Eine intelligente Palette
Unterschiedliche Zusammensetzungen und Rezepturen bedeuten jedoch auch unterschiedliche Eigenschaften vor allem im Hinblick auf die Tragfähigkeit der Paletten. Um hier vor Überraschungen gefeit zu sein, ist jede einzelne Palette mit einem RFID-Chip ausgestattet. Dieser liefert Auskunft über alle relevanten Produktdetails. Zusammensetzung, Umlaufzyklen und Tragfähigkeit sind so für den Kunden einfach einsehbar und die Palette kann ohne Risiken eingesetzt werden.

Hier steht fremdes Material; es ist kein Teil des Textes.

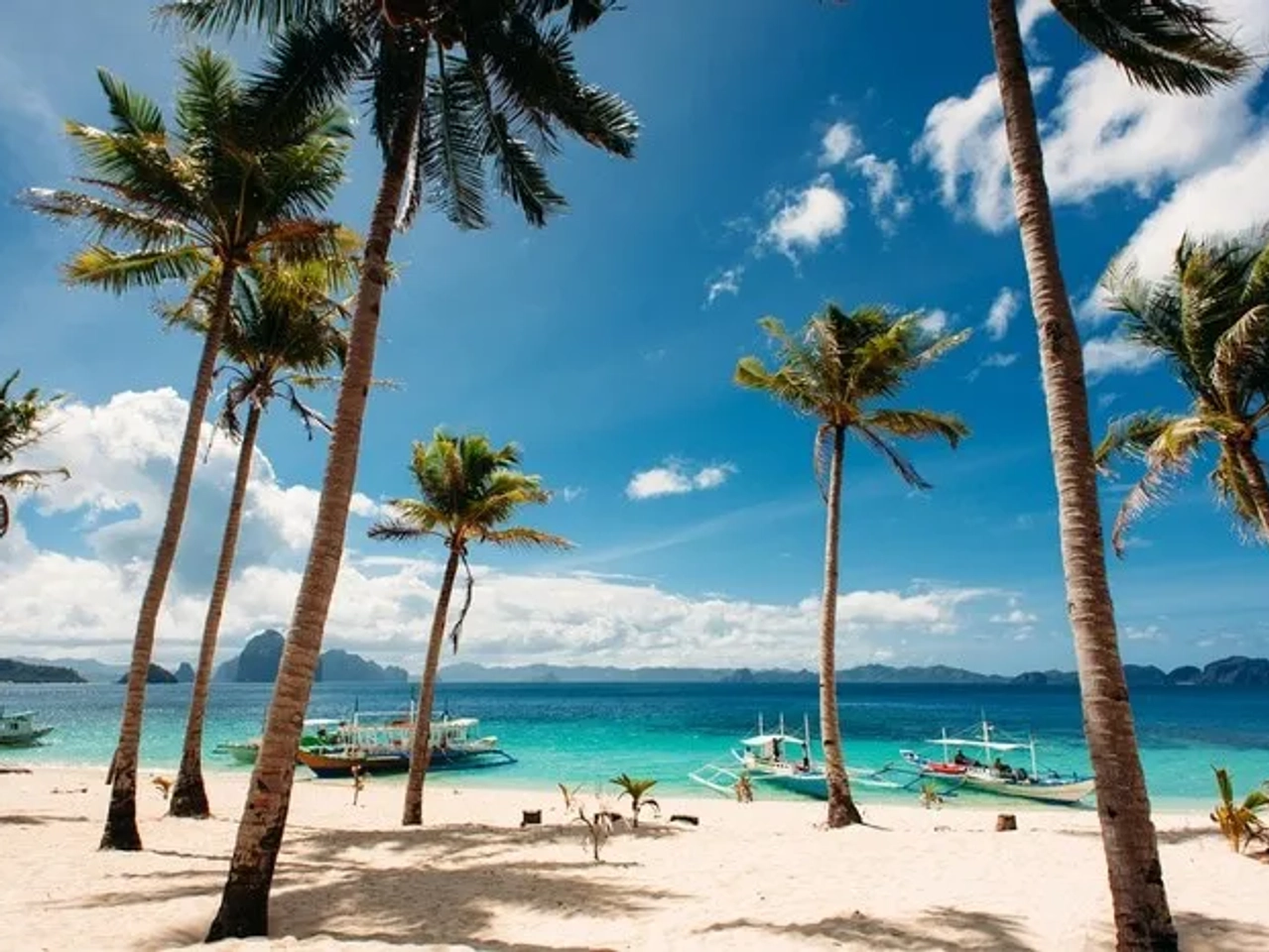 Playa tropical con palmeras y botes en aguas cristalinas de Filipinas.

„Verbrennen muss letzter Schritt sein“
Eine weitere Besonderheit der bereits beim Europäischen Patentamt eingereichten Palette: Sie lässt sich nach dem Einsatz wiederverwenden und auch erneut dem Produktionsprozess zuführen. „Erst nach mehrmaligen Recyclingzyklen ist das Material für einen weiteren Einsatz nicht mehr geeignet. Was bleibt, ist ein trockenes Kunststoff-Holz-Gemisch, das sich hervorragend als Brennmaterial eignet. Mit dem großen Unterschied, dass es zuvor deutlich länger im Kreislauf gehalten wurde und so wertvolle Primärressourcen einsparen konnte“, erklärt Lutz den ökologischen Nutzen seiner Produktentwicklung.
Franchise- und Lizenzmodell
Um im großen Stil einen Einfluss auf derzeitige Abfallströme nehmen zu können, möchte Lutz zukünftig seine Idee so vielen Palettenproduzenten wie möglich bereitstellen. „Nur gemeinsam können wir etwas bewegen. Eine Kombination aus einem Franchise- und Lizenzmodell macht hier also absolut Sinn und kann zum gegenseitigen Nutzen beitragen“, informiert Lutz.
Vor allem auch im logistischen Bereich soll auf bereits funktionierende und bestehende Infrastruktursysteme zurückgegriffen werden, welche die Paletten vom Produzenten zum Kunden und auch wieder zurückbringen sollen.
Im Herbst ist die erste große Fremdfinanzierungsrunde geplant. „Es laufen bereits einige Gespräche mit potenziellen Investoren. Wir sind jedoch ständig auf der Suche nach neuen Partnern für unser Projekt“, berichtet Lutz. Das so frisch generierte Kapital soll dabei vollständig in den Ausbau des bestehenden Technikums in Freudenstadt/DE fließen. Neben laufenden Prozessoptimierungen wird hier gemeinsam mit deutschen Universitäten und Forschungsinstituten vor allem an neuen Rezepturen und Zusammensetzungen der Palette geforscht.
„Wir probieren und testen hier den Einsatz unterschiedlichster Materialien, zuletzt auch beispielsweise Masken und anderen Abfalls, welcher in Krankenhäusern zuhauf anfällt. Hier wollen wir auch auf Experten aus dem Hygienebereich zurückgreifen und mit staatlichen Stellen zusammenarbeiten“, gibt Lutz einen Einblick in die Arbeit am Technikum.
Bereits im vergangenen Jahr konnten erfolgreich die ersten Paletten produziert werden. „In rund zwei Jahren werden wir für die erste serielle Fertigung bereit sein“, gibt sich Lutz zuversichtlich.